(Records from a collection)
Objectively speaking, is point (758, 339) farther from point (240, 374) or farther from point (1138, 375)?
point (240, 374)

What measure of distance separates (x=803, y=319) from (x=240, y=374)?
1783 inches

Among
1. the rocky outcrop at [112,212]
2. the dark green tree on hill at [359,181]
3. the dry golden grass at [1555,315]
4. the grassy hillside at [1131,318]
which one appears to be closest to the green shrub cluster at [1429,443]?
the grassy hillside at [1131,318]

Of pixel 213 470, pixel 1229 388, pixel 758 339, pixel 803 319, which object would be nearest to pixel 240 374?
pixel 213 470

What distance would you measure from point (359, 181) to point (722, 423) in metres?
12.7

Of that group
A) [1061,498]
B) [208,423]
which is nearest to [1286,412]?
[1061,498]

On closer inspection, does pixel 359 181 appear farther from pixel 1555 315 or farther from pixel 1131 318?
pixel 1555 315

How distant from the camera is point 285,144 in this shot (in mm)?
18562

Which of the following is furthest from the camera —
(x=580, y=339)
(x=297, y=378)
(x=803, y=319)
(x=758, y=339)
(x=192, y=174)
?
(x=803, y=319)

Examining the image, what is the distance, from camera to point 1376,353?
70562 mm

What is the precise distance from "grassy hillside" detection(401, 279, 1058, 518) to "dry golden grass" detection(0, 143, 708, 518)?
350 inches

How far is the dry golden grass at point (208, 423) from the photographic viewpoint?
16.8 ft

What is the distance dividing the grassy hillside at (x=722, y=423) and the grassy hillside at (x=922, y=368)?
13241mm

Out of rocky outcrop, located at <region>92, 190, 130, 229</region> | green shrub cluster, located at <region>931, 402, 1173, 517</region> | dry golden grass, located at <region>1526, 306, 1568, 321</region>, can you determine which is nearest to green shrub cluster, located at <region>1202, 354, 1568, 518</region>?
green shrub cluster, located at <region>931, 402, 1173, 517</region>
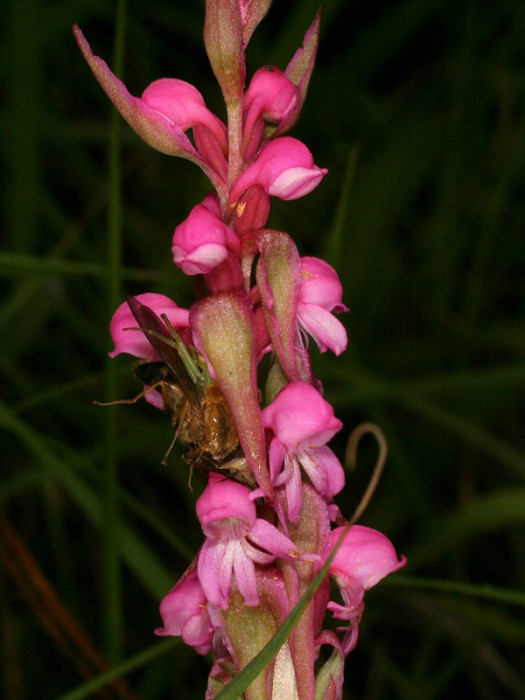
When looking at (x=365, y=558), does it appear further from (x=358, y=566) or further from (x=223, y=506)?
(x=223, y=506)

(Written instruction)
Write out the entries again, exactly as given, skipping any images.

(Solution below)
Objectively speaking, is point (758, 339) farther from point (240, 374) or farther from point (1138, 375)?
point (240, 374)

What measure of distance separates (x=803, y=319) from (x=240, y=374)?
1783 inches

Among
1. the rocky outcrop at [112,212]
2. the dark green tree on hill at [359,181]
3. the dry golden grass at [1555,315]
4. the grassy hillside at [1131,318]
which one appears to be closest to the green shrub cluster at [1429,443]?
the grassy hillside at [1131,318]

Of pixel 213 470, pixel 1229 388, pixel 758 339, pixel 803 319, which object would be nearest to pixel 240 374?
pixel 213 470

What distance would you measure from point (359, 181) to point (722, 423) in metres?
12.7

Of that group
A) [1061,498]
B) [208,423]
which is nearest to [1286,412]?
[1061,498]

On closer inspection, does pixel 359 181 appear farther from pixel 1555 315 or farther from pixel 1131 318?
pixel 1555 315

How distant from the camera is point 285,144 in this shot (in mm)?
18562

Which of the following is furthest from the camera —
(x=580, y=339)
(x=297, y=378)
(x=803, y=319)
(x=758, y=339)
(x=192, y=174)
?
(x=803, y=319)

Examining the image, what is the distance, from camera to point 1376,353?
70562 mm

What is the precise distance from "grassy hillside" detection(401, 279, 1058, 518) to "dry golden grass" detection(0, 143, 708, 518)?
350 inches

How far is the dry golden grass at point (208, 423) from the photographic viewpoint?
16.8 ft

What is the distance dividing the grassy hillside at (x=722, y=423) and the grassy hillside at (x=922, y=368)?
13241mm

Out of rocky outcrop, located at <region>92, 190, 130, 229</region> | green shrub cluster, located at <region>931, 402, 1173, 517</region> | dry golden grass, located at <region>1526, 306, 1568, 321</region>, can you determine which is nearest to green shrub cluster, located at <region>1202, 354, 1568, 518</region>?
green shrub cluster, located at <region>931, 402, 1173, 517</region>
When looking at (x=365, y=558), does it appear further from (x=358, y=566) or further from (x=223, y=506)?
(x=223, y=506)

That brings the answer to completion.